* start *

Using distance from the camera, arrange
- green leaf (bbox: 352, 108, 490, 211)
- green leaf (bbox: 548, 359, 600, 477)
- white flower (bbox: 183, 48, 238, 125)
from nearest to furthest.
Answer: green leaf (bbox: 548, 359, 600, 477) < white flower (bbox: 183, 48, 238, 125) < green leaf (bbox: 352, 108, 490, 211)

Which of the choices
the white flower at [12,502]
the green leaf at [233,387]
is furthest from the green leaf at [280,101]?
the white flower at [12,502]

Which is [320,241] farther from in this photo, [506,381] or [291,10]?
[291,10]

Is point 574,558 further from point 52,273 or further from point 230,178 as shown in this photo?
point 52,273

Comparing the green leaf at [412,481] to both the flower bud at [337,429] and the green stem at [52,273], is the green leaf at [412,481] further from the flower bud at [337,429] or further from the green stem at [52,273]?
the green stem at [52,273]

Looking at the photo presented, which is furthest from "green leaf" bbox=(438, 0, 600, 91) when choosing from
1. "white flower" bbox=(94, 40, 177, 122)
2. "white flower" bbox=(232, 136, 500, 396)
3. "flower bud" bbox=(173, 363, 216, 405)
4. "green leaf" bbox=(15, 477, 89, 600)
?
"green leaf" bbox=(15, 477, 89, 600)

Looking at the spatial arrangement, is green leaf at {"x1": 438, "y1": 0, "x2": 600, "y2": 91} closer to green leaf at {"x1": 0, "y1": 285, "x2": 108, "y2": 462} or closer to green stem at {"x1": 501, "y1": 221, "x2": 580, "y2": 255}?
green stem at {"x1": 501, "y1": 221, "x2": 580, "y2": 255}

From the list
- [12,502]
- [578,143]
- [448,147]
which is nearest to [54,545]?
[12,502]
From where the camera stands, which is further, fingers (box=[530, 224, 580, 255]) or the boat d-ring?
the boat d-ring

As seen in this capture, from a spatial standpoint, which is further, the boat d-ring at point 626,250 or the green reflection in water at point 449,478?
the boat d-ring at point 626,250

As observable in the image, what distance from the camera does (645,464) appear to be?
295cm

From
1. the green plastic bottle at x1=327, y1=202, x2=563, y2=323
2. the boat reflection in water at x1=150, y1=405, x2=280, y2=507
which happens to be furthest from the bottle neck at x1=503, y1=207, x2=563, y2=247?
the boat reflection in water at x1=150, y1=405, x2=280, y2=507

* end *

> [WHAT THIS TASK INVOLVES] Each entry is to be returned in full, character for character.

> [ANSWER TO THE PROBLEM]
Using distance from the camera, arrange
- green leaf (bbox: 352, 108, 490, 211)
- green leaf (bbox: 548, 359, 600, 477)
- white flower (bbox: 183, 48, 238, 125)
from nearest to furthest.
Answer: green leaf (bbox: 548, 359, 600, 477) < white flower (bbox: 183, 48, 238, 125) < green leaf (bbox: 352, 108, 490, 211)

Which of the choices
the white flower at [12,502]
the green leaf at [233,387]
is furthest from the green leaf at [280,101]?
the white flower at [12,502]

Which is [320,241] farther from in this photo, [506,381] or [291,10]?
[291,10]

Is point 574,558 further from point 52,273 or further from point 230,178 as shown in this photo?
point 52,273

Comparing the green leaf at [412,481] to both the flower bud at [337,429] and the green stem at [52,273], is the green leaf at [412,481] further from the flower bud at [337,429] or further from the green stem at [52,273]?
the green stem at [52,273]

Looking at the photo presented, which is furthest from "green leaf" bbox=(438, 0, 600, 91) when choosing from
1. "white flower" bbox=(94, 40, 177, 122)
2. "white flower" bbox=(232, 136, 500, 396)
3. "flower bud" bbox=(173, 363, 216, 405)
4. "green leaf" bbox=(15, 477, 89, 600)
?
"green leaf" bbox=(15, 477, 89, 600)

Looking at the spatial arrangement, is green leaf at {"x1": 438, "y1": 0, "x2": 600, "y2": 91} closer to green leaf at {"x1": 0, "y1": 285, "x2": 108, "y2": 462} or closer to green stem at {"x1": 501, "y1": 221, "x2": 580, "y2": 255}?
green stem at {"x1": 501, "y1": 221, "x2": 580, "y2": 255}

From the list
- [12,502]
- [578,143]
- [448,147]
which is nearest to [54,545]?
[12,502]
From where the camera stands, which is further, fingers (box=[530, 224, 580, 255]) or the boat d-ring?
the boat d-ring

As seen in this capture, from a spatial standpoint, which is further, the boat d-ring at point 626,250 or the green reflection in water at point 449,478?
the boat d-ring at point 626,250

As observable in the image, what distance from the camera does (645,464) appear to be?
295cm

From
1. the green plastic bottle at x1=327, y1=202, x2=563, y2=323
2. the boat reflection in water at x1=150, y1=405, x2=280, y2=507
which happens to be furthest from the bottle neck at x1=503, y1=207, x2=563, y2=247?
the boat reflection in water at x1=150, y1=405, x2=280, y2=507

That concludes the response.